Seungcheol clicked his tongue, as he looked around, concealing a curse and clearly annoyed that he hadn’t figured out sooner. “How serious?”
“I really like Y/N,” Jihoon said, pulling both of your attention. He adjusted his baseball cap, another habit of his you had noticed. “A lot. I would like it to be serious.”
You pursed your lips, trying to hide a smile. “Me too.”
“God, I hate this,” Seungcheol said, rubbing his face. “This sucks so much.”
You shoved his shoulder. “Why, why?”
“Because I want to beat up your boyfriend but I don’t want to beat up my producer.”
“Nice,” Jihoon deadpanned, looking at you with a raised fist in victory. “We found a loophole.”
You couldn’t help but laugh as Seungcheol groaned, pulling himself out of the chair. “Are you paying? You better be paying.”
Jihoon laughed, hands up in surrender. “I’m paying, I promise.”
“He already offered, Seungcheol, seriously.
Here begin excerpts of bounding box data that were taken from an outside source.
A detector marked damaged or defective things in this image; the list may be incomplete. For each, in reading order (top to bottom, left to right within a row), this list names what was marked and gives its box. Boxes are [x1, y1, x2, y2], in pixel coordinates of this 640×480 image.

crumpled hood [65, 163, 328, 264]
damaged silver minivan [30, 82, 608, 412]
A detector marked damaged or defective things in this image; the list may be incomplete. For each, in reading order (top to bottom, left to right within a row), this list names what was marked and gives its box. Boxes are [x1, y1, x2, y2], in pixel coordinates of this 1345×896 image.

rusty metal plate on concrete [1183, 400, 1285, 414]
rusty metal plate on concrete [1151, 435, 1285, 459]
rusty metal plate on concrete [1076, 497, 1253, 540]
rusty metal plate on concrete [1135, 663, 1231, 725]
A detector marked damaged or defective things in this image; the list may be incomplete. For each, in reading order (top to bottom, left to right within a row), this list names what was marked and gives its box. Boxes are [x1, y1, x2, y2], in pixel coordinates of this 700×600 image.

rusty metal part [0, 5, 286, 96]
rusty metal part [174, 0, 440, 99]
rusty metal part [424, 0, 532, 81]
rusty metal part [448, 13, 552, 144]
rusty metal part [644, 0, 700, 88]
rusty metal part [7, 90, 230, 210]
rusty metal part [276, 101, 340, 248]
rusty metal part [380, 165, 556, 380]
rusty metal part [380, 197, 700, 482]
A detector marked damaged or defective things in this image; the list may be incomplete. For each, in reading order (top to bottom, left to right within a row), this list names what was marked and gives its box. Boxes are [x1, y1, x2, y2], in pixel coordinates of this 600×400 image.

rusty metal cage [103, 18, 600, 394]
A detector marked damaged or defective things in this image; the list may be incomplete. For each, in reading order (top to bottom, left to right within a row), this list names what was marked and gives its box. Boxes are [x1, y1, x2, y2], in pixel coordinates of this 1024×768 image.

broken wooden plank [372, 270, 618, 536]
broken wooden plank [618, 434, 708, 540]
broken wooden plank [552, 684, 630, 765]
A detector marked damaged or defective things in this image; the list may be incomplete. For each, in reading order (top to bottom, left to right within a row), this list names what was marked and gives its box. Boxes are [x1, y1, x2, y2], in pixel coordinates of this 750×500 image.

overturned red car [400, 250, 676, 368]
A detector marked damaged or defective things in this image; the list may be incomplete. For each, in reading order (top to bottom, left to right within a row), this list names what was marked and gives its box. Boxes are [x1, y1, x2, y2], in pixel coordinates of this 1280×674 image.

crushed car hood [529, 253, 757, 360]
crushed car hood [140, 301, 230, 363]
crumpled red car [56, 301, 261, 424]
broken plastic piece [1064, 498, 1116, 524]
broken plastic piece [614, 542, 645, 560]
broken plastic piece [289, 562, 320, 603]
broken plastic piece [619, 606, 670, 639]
God, you’re so annoying.”
“I can’t believe I’m leaving you two here.”
“Are you?” You asked. “Because it seems a lot like you’re still here.”
“Oh, nice,” Jihoon raised a hand and you laughed as you high fived him. 
“I’ll kill you both if given the opportunity, I swear,” Seungcheol said, walking towards the door. “Take me seriously.”
“Of course, big brother! I love you!”
Jihoon made a heart with his arms and you held your face, trying to not snort at the way Seungcheol pointed and looked at him. 
“God, this sucks,” he repeated before opening the door, sounding completely defeated. "Oh my God the song you were writing yesterday-”
Jihoon cleared his throat. "Hey, bro, shut up."
You eyed Jihoon and he shook his head. Seungcheol leaned against the doorframe in anguish, still complaining about how much he hated the situation. You waved to him as he rejoined his friends, all of them slapping his back as he huffed. You exhaled deeply and looked at Jihoon. “Well, that went better than expected.”
He exhaled, nodding, rubbing his hands on his thighs. “I think I saw my life flash before my eyes.”
You giggled a moment, then paused. “Were you serious earlier?”
Jihoon looked at you, wide eyed. “About what?”
“That you don’t think you’re good enough.”
His tongue clicked and he inhaled, fidgeting with his hands. “I- yeah. Kinda?”
“Why?”
He shook his head. “I just don’t get you.”
You frowned. “What?”
“I don’t get how-” he paused, clearing his throat and straightening his spine. “I don’t understand it. You’re so funny and cute and smart, I’m sure people are asking you out at school all the time. Wouldn’t it be easier to have a boyfriend you could actually spend time with?”
“We do spend time together,” you said, thinking of all the video calls and the weekends hanging out.
“Not really,” Jihoon said. “Not like a couple.”
You faltered. “You mean like going out?”
He pursed his lips, clearly not sure how to express what was going on in his head with you pushing for an answer. “I guess? Don’t you think you should see your boyfriend more?”
“Yeah, of course,” you said, trying to get him to look at you again. “But only because you’re my boyfriend. I like you, Jihoon. I don’t wanna be with anyone else.”
He sniffed suddenly, a smile breaking through. He raised his eyebrows a bit, and you almost laughed at his playful look. “You don’t wanna be with anyone else?”
You giggled. “No. Only you.”
“Wow,” he said, putting his hands on the table. “No one, huh?”
“Shut up,” you said, recognizing his jokingly cocky tone.
“Wow, this feels good, huh?” He grinned, committing to the bit by speaking in dialect. “I like this feeling. Turns out, happiness isn’t just a word.”
Your eyes closed as you laughed. “You’re acting so weird, stop.”
He laughed with you while your pot arrived and the server turned on the burner. Jihoon immediately began breaking up the ramen, smiling sideways while you watched him.
“What?” He asked finally, wondering why you stared at him instead of the food.
You smiled. “I like you.”
He exhaled with a smile. “I like you, too.”